透析液に関連した合併症
透析治療を行う場合、飲水として無害な水道水でも、無処理で透析液に用いると、有害な効果が発生する場合があります。副作用や合併症を予防するためには、どのような症状があるのかを把握しておきましょう。
溶血亢進(貧血助長)
水道水の消毒剤として使われているクロラミン・クロリン、硝酸、銅イオンなどによる貧血があるとの報告があります。
硬水症候群
マグネシウムやカルシウム濃度の高い水道水を未処理のまま用いると、神経症候、高血圧を起こす場合があります。
発熱
エンドトキシン、パイロジェンなどにより、低血圧やショック症状を起こすことがあります。
アルミニウム中毒症
透析液にアルミニウムが含まれていると、透析脳症や骨軟化症(アルミニウム骨症)、小球性貧血などの合併症を起こすことがあります。

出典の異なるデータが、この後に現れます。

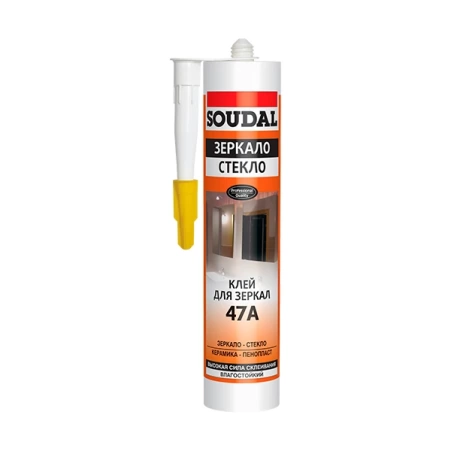 Клей д/зеркал Soudal 47A 280 мл. 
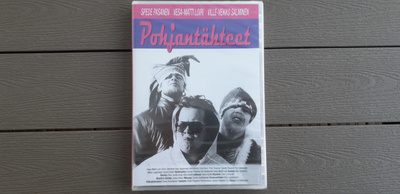 DVD: Pohjantähteet (Spede Pasanen, Vesa-Matti Loiri) UUSI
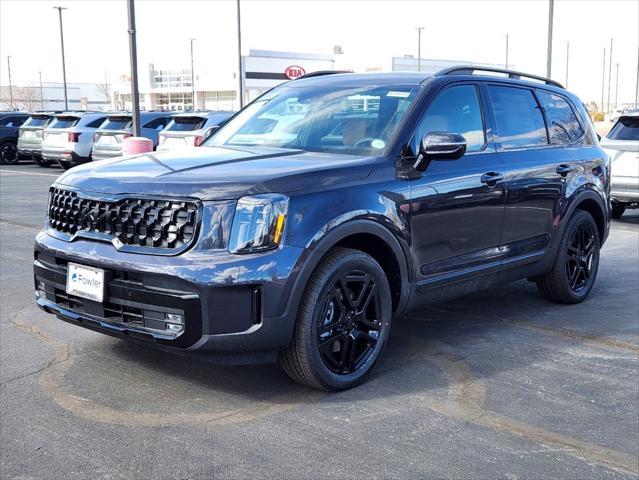 new 2025 Kia Telluride car, priced at $52,464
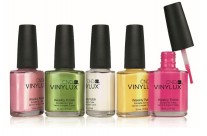 CND Vinylux Weekly Nail Polish Swatches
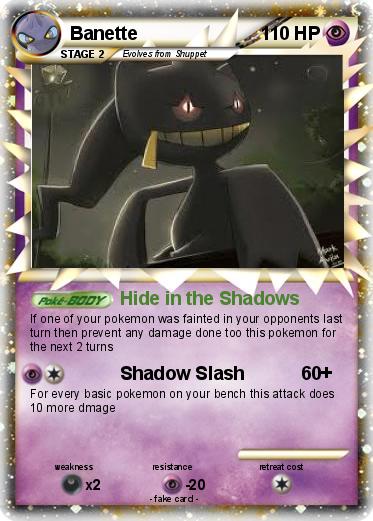 Pokemon Banette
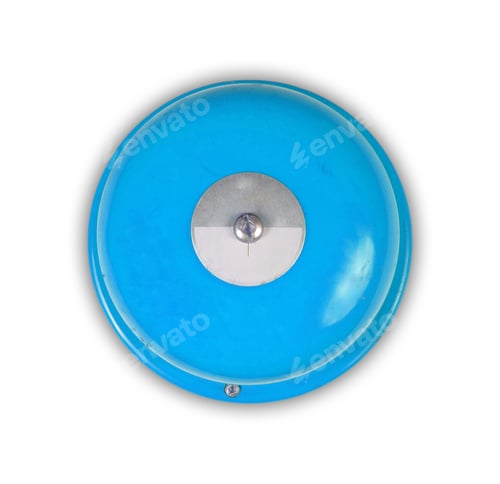 Preview: Alarm Bell isolated over white background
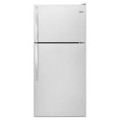 Whirlpool - 18.3 Cu. Ft. Top-Freezer Refrigerator - Stainless Steel-6581280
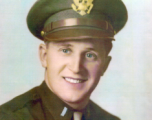 Sgt. Joseph S. Pesek, 396th Air Service Squadron, 12th Air Service Group.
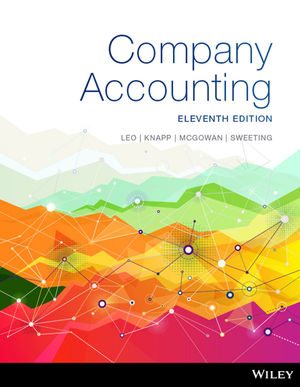 company accounting 11th edition leo solutions manual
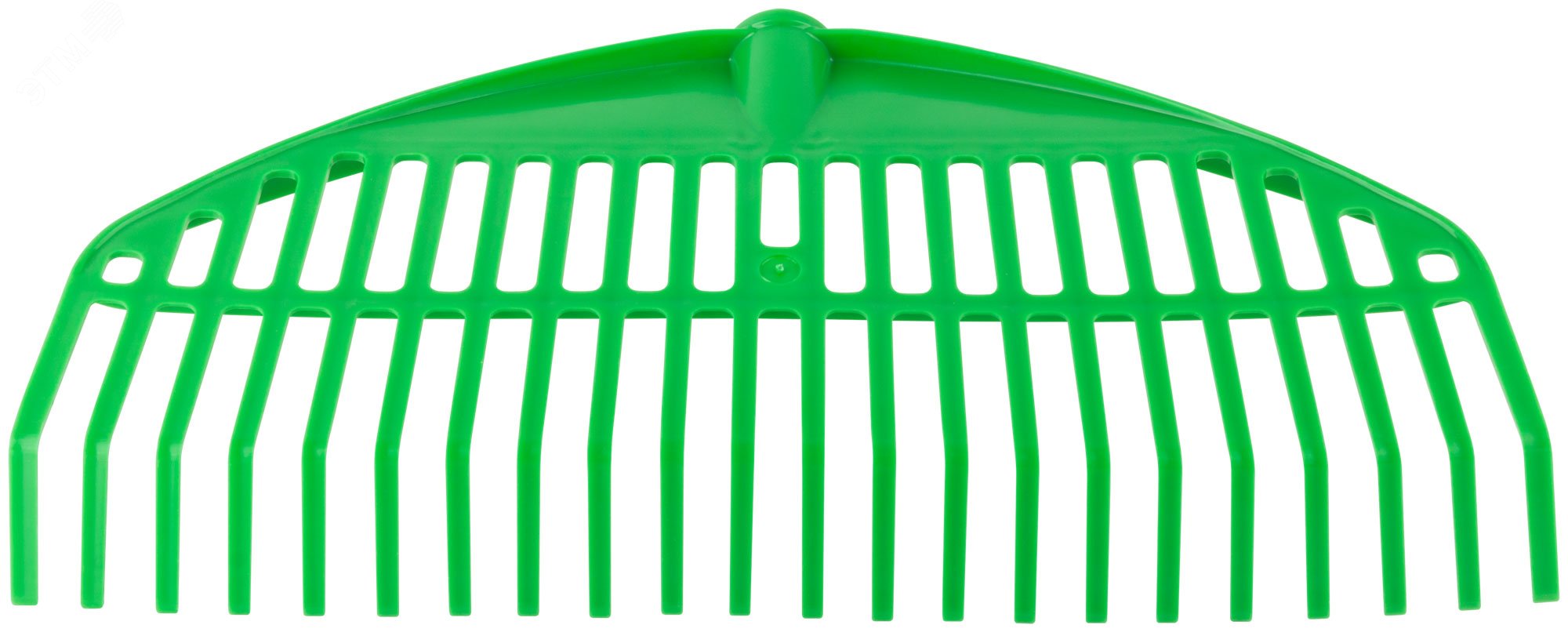 Изображение товара Веерные пластиковые грабли Оазис 22 зуба без черенка, длина 440 мм Изображение товара Веерные пластиковые грабли Оазис 22 зуба без черенка, длина 440 мм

アルミニウムの濃度が高くなくても、長期間にわたって使用していると発症しやすくなります。
透析脳症
透析膜を通じて移行したアルミニウムは、臓器などに沈着して、脳症を発症します。言語障害に始まり、幻覚や幻聴などの精神症状、記憶障害、意識障害などがあらわれます。
アルミニウム骨症
骨折や骨痛などの症状がでます。無アルミニウム透析液の使用が効果的です。
酢酸不耐症
酢酸透析液を使用した場合、血清酢酸濃度が上昇して、頭痛、低血圧、吐き気・嘔吐などの症状を起こすことがあります。
浸透圧不均衡症候群
血清に比べて透析液の浸透圧が低すぎる場合、透析中に急激な血清浸透圧の低下を起こして、循環血漿量の減少、細胞内溢水、脳浮腫などを引き起こします。
すると、頭痛、腹痛、悪心、嘔吐、血圧低下、けいれんなどの症状があらわれるようになります。
この合併症の予防には、透析液のナトリウム濃度は血清濃度以上のものを使用することが有効です。